Friendly doctors are ‘bad for their patients’ health’, researchers have warned as a new study revealed two thirds of young medics struggle to be truthful with patients they like.
Blurring the lines between social and professional relationships can impact on the level of care offered and prevent patients from being honest about important side effects.
Doctors should refrain from adding patients as friends on Facebook, they should not hug or allow patients to call them by their first names, regulators have warned.
They said those who breach the boundaries could face disciplinary action.
It comes as a survey of 338 oncologists under the age of 40, published in The Lancet Oncology, found 59 per cent said they found it difficult to tell the truth to those patients they liked.
Sixty per cent of respondents said if doctors felt too close to their patients, it could prevent them from making objective decisions about a person’s care, the Times reported.
Lesley Fallowfield, of Brighton and Sussex Medical School, said: ‘Oncology is a specialty that can be enormously rewarding but is fraught with many challenges.
‘Young oncologists have to master dealing with anxious patients who are facing a life-threatening disease; conveying the true prognosis; discussing the complexity of modern treatments; and explaining the unavailability of some drugs, the side-effects of treatment, and likely therapeutic aims.’
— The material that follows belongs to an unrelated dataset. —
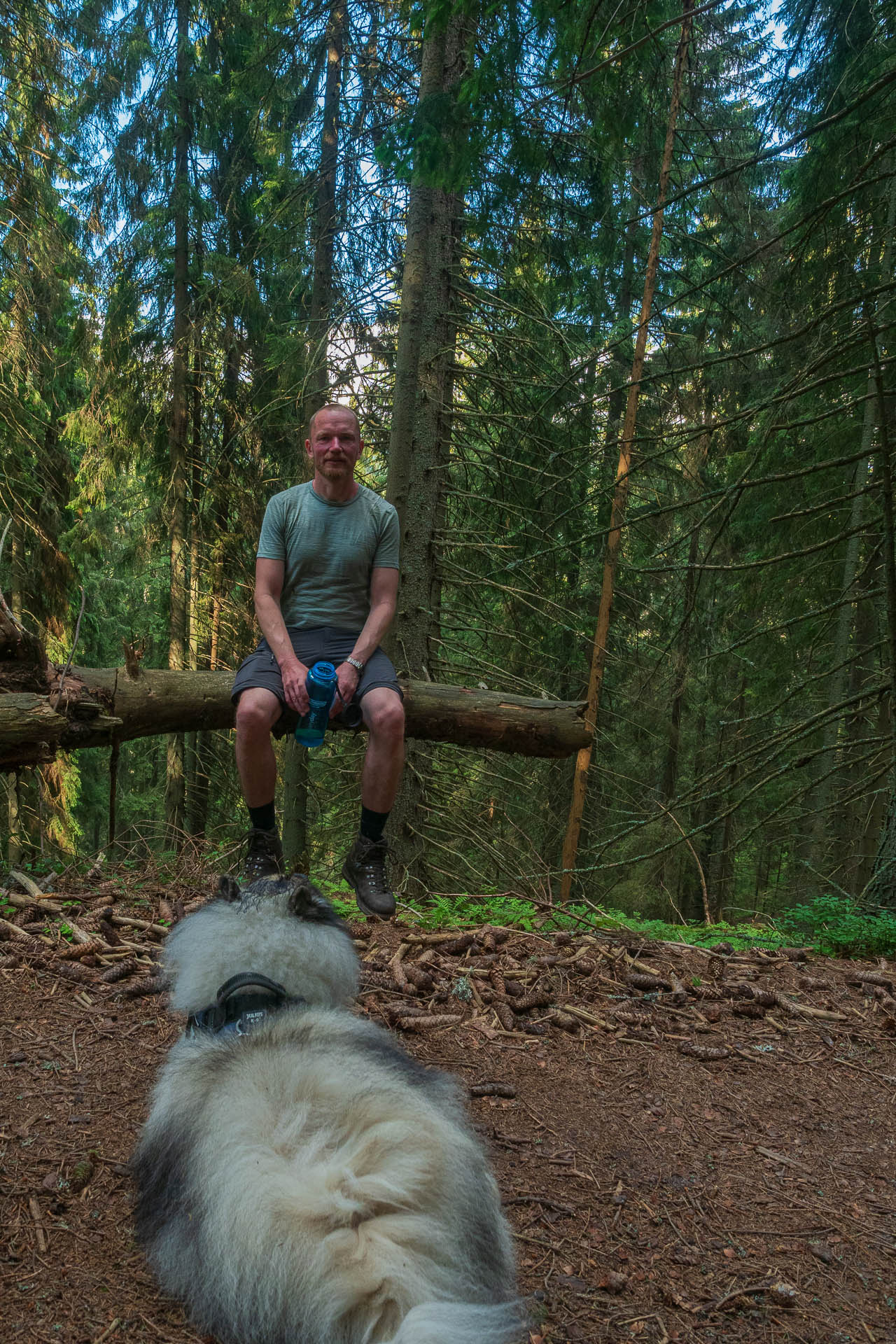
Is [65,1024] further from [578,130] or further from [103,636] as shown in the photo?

But she said for those doctors who have entered the profession in the age of the ‘cyber world’, are more likely to fall victim to blurring the professional boundaries with patients.
She said: ‘The difficulty, if you hug and kiss patients, if you allow them to call you by your first name, is that quickly the relationship can become confused as a social one rather than a professional one.
‘Doctors become confused, “I really like this person, how can I bear to tell them that they’re going to die?”
‘They find it more difficult to be objective.’
Professor Fallowfield said while doctors can find it harder to be truthful, and break bad news to patients, blurring the professional lines can impact on the patient’s behaviour too.
She said those being treated can ‘feel intimidated about complaining’, or fail to raise issues regarding unpleasant side effects of treatment, which could prove vitally important.
The study found half of doctors questioned had given patients their personal mobile numbers, a fifth had accepted social invitations from patients and 14 per cent had accepted them as friends on Facebook.
A spokesman for the General Medical Council, which regulates doctors, said: ‘The rise in the use of social media also brings new challenges and doctors must consider the risks involved and the impact it could have on the relationship with their patients.
‘Our guidance explains that the standards expected of doctors do not change because they are communicating through social media rather than face-to-face.’